Write the material out again in full, exactly.

---*---

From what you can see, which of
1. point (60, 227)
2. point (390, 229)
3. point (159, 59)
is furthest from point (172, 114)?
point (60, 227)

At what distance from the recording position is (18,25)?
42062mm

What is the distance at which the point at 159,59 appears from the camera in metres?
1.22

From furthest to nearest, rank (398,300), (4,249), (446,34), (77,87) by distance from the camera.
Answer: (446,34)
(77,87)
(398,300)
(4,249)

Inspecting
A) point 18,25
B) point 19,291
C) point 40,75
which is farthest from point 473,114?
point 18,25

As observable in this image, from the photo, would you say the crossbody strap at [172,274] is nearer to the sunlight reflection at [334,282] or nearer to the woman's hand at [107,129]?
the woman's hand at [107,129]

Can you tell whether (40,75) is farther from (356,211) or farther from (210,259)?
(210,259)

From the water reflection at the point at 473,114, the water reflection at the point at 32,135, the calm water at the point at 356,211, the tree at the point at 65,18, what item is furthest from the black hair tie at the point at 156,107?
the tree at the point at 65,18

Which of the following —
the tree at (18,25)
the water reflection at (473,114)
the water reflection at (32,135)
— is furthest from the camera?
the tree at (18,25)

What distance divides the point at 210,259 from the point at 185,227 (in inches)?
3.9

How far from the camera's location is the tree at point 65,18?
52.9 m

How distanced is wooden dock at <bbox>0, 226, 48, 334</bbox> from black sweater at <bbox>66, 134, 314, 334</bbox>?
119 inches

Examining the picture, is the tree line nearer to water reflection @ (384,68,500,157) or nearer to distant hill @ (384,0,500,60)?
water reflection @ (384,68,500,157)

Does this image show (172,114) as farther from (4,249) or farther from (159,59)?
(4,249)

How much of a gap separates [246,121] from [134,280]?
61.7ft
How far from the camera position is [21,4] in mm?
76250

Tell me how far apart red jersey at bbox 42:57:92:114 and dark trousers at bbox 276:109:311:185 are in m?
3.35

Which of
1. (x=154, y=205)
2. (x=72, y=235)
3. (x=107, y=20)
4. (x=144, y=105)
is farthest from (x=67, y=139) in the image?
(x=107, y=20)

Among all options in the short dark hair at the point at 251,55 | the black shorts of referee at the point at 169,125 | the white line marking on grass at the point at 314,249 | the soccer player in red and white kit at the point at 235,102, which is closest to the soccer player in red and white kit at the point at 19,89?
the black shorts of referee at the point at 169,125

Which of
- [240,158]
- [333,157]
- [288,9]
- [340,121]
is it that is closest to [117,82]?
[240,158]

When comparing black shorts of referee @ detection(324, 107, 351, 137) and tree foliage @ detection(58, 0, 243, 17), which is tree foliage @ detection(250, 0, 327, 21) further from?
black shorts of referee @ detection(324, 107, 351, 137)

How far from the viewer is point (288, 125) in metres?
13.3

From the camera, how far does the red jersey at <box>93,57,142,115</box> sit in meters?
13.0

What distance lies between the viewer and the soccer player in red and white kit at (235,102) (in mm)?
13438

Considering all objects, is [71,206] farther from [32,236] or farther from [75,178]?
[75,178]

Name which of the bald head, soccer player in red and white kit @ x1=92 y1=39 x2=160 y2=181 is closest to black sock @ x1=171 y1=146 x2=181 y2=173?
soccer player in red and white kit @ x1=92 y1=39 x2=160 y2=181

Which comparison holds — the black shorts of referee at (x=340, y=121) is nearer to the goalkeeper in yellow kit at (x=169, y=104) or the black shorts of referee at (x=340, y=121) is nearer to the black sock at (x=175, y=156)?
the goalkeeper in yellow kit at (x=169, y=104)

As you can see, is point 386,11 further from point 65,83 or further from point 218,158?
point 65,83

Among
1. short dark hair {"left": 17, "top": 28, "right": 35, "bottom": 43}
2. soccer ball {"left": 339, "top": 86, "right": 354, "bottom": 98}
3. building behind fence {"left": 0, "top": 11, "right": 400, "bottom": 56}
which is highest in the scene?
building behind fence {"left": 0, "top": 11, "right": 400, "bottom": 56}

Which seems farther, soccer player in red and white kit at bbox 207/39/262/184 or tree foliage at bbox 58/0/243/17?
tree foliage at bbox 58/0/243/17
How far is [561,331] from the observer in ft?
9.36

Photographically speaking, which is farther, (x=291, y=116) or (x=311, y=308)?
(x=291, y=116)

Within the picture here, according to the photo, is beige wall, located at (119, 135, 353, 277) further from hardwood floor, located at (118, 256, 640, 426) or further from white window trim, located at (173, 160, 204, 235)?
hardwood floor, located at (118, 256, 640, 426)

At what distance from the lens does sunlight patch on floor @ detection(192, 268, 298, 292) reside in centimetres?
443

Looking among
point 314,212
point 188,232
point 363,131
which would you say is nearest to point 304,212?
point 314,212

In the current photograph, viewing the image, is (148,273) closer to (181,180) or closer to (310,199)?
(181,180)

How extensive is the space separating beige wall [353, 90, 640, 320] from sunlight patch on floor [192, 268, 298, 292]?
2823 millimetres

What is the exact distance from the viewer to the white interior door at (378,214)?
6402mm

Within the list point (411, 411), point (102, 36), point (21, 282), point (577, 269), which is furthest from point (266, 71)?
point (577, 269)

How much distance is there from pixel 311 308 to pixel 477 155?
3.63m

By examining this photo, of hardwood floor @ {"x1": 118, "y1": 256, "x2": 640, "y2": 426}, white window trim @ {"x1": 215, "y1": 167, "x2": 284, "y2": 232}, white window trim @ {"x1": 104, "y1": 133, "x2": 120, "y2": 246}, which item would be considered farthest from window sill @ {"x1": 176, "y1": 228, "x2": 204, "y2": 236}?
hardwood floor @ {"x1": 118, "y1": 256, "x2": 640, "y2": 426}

---*---

■ EXERCISE RESULT ■
From what you can see, which of
1. point (60, 227)
2. point (390, 229)
3. point (159, 59)
is furthest from point (172, 114)?
point (60, 227)

At what distance from the recording position is (18,25)?
42062mm

What is the distance at which the point at 159,59 appears from the camera in metres?
1.22

From furthest to nearest, rank (398,300), (4,249), (446,34), (77,87) by distance from the camera.
Answer: (446,34)
(77,87)
(398,300)
(4,249)

Inspecting
A) point 18,25
B) point 19,291
C) point 40,75
which is farthest from point 473,114?
point 18,25

As observable in this image, from the photo, would you say the crossbody strap at [172,274] is nearer to the sunlight reflection at [334,282] or nearer to the woman's hand at [107,129]?
the woman's hand at [107,129]

Can you tell whether (40,75) is farther from (356,211) or farther from (210,259)?
(210,259)

From the water reflection at the point at 473,114, the water reflection at the point at 32,135, the calm water at the point at 356,211, the tree at the point at 65,18, what item is furthest from the black hair tie at the point at 156,107?
the tree at the point at 65,18

Which of the following —
the tree at (18,25)
the water reflection at (473,114)
the water reflection at (32,135)
— is furthest from the camera?
the tree at (18,25)

What distance divides the point at 210,259 from the point at 185,227 (in inches)?
3.9

How far from the camera's location is the tree at point 65,18?
52.9 m

How distanced is wooden dock at <bbox>0, 226, 48, 334</bbox> from black sweater at <bbox>66, 134, 314, 334</bbox>?
119 inches

Examining the picture, is the tree line nearer to water reflection @ (384,68,500,157) or nearer to distant hill @ (384,0,500,60)?
water reflection @ (384,68,500,157)

Does this image show (172,114) as farther from (4,249) or farther from (159,59)?
(4,249)

How much of a gap separates [246,121] from [134,280]?
61.7ft
How far from the camera position is [21,4] in mm?
76250

Tell me how far apart red jersey at bbox 42:57:92:114 and dark trousers at bbox 276:109:311:185 are in m?
3.35

Which of
1. (x=154, y=205)
2. (x=72, y=235)
3. (x=107, y=20)
4. (x=144, y=105)
is farthest from (x=67, y=139) in the image?
(x=107, y=20)

Among all options in the short dark hair at the point at 251,55 | the black shorts of referee at the point at 169,125 | the white line marking on grass at the point at 314,249 | the soccer player in red and white kit at the point at 235,102, which is closest to the soccer player in red and white kit at the point at 19,89?
the black shorts of referee at the point at 169,125

Which of
- [240,158]
- [333,157]
- [288,9]
- [340,121]
is it that is closest to [117,82]?
[240,158]

When comparing black shorts of referee @ detection(324, 107, 351, 137) and tree foliage @ detection(58, 0, 243, 17), which is tree foliage @ detection(250, 0, 327, 21) further from?
black shorts of referee @ detection(324, 107, 351, 137)

How far from the viewer is point (288, 125) in metres?
13.3

From the camera, how far does the red jersey at <box>93,57,142,115</box> sit in meters?
13.0

What distance lies between the viewer and the soccer player in red and white kit at (235,102) (in mm)?
13438

Considering all objects, is [71,206] farther from [32,236] or farther from [75,178]?
[75,178]

Name which of the bald head, soccer player in red and white kit @ x1=92 y1=39 x2=160 y2=181 is closest to black sock @ x1=171 y1=146 x2=181 y2=173?
soccer player in red and white kit @ x1=92 y1=39 x2=160 y2=181

Which comparison holds — the black shorts of referee at (x=340, y=121) is nearer to the goalkeeper in yellow kit at (x=169, y=104) or the black shorts of referee at (x=340, y=121) is nearer to the black sock at (x=175, y=156)?
the goalkeeper in yellow kit at (x=169, y=104)

As you can see, is point 386,11 further from point 65,83 or further from point 218,158?
point 65,83

Among
1. short dark hair {"left": 17, "top": 28, "right": 35, "bottom": 43}
2. soccer ball {"left": 339, "top": 86, "right": 354, "bottom": 98}
3. building behind fence {"left": 0, "top": 11, "right": 400, "bottom": 56}
which is highest in the scene?
building behind fence {"left": 0, "top": 11, "right": 400, "bottom": 56}

Which seems farther, soccer player in red and white kit at bbox 207/39/262/184 or tree foliage at bbox 58/0/243/17?
tree foliage at bbox 58/0/243/17
How far is [561,331] from the observer in ft?
9.36

Photographically speaking, which is farther, (x=291, y=116) or (x=311, y=308)?
(x=291, y=116)

Within the picture here, according to the photo, is beige wall, located at (119, 135, 353, 277) further from hardwood floor, located at (118, 256, 640, 426) or further from white window trim, located at (173, 160, 204, 235)?
hardwood floor, located at (118, 256, 640, 426)

At what distance from the lens does sunlight patch on floor @ detection(192, 268, 298, 292) reside in centimetres?
443

Looking among
point 314,212
point 188,232
point 363,131
which would you say is nearest to point 304,212?
point 314,212

In the current photograph, viewing the image, is (148,273) closer to (181,180) or closer to (310,199)?
(181,180)

How extensive is the space separating beige wall [353, 90, 640, 320] from sunlight patch on floor [192, 268, 298, 292]?
2823 millimetres

What is the exact distance from the viewer to the white interior door at (378,214)?
6402mm

Within the list point (411, 411), point (102, 36), point (21, 282), point (577, 269), which is furthest from point (266, 71)?
point (577, 269)

How much distance is there from pixel 311 308 to pixel 477 155?
3.63m

By examining this photo, of hardwood floor @ {"x1": 118, "y1": 256, "x2": 640, "y2": 426}, white window trim @ {"x1": 215, "y1": 167, "x2": 284, "y2": 232}, white window trim @ {"x1": 104, "y1": 133, "x2": 120, "y2": 246}, which item would be considered farthest from window sill @ {"x1": 176, "y1": 228, "x2": 204, "y2": 236}?
hardwood floor @ {"x1": 118, "y1": 256, "x2": 640, "y2": 426}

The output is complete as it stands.